The Linux kernel shat all over my server this morning.  I went to reboot it to clear a write-lock on the block device for the /usr filesystem and when it booted kernel version 2.6.18-194.11.1.el5, I got a nice error that said “Bad superblock on rootfs, could not read /etc/lvm/lvm.conf” followed by a lot of lines about LVM not finding any volume groups on /dev/md0.  Then the nerkel panicked.  Yes, I mean kernel but the typo is too damn funny to delete.  I tried to boot an older nerkel, but this time it just kept dying when LVM tried to read volume group metadata on /dev/md0.  So I popped in the Knoppix 6.2 CD and tried to boot off of that, only to find that my DVD+RW drive in the server is dead.  I haven’t used it in like 4 years so anything’s possible.  So I hooked up another CD-ROM drive and booted Knoppix.

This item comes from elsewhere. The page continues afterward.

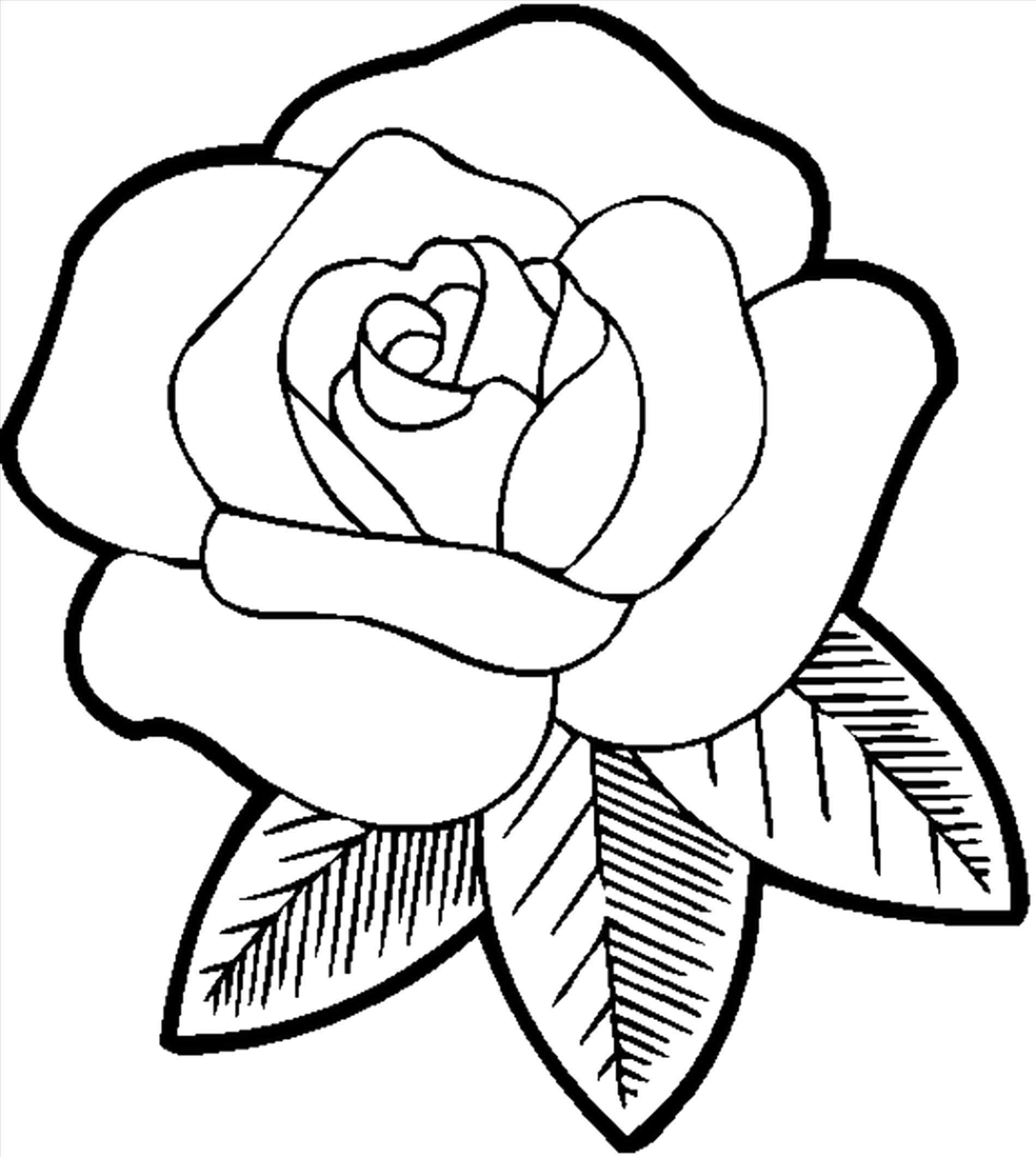 507e18e355fee2fdaec68ce448029889 » Rose Coloring Pages Easy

After about an hour of fiddling (including hand-assembling and starting the MDRAID-5 array), I finally got LVM to recognize and repair the VG metadata on the array.  From there it was simply a matter of lvscan, lvck, and fsck to get the filesystems back to consistent.  I rebooted the box (an older kernel – 2.6.18-194.3.1.el5) and after it re-ran fsck (since the e2fsck in RHEL 5.5 is older than the e2fsck in Knoppix 6.2 it needed to remove the extra dir_hash data that the newer fsck added), the box came up fine in single user mode.  I edited /boot/grub/grub.conf to remove the non-working kernel version from the list, did a yum update, and did a shutdown.  I put the box back together and started it and it booted fine into runlevel 3 with no assistance from the operator.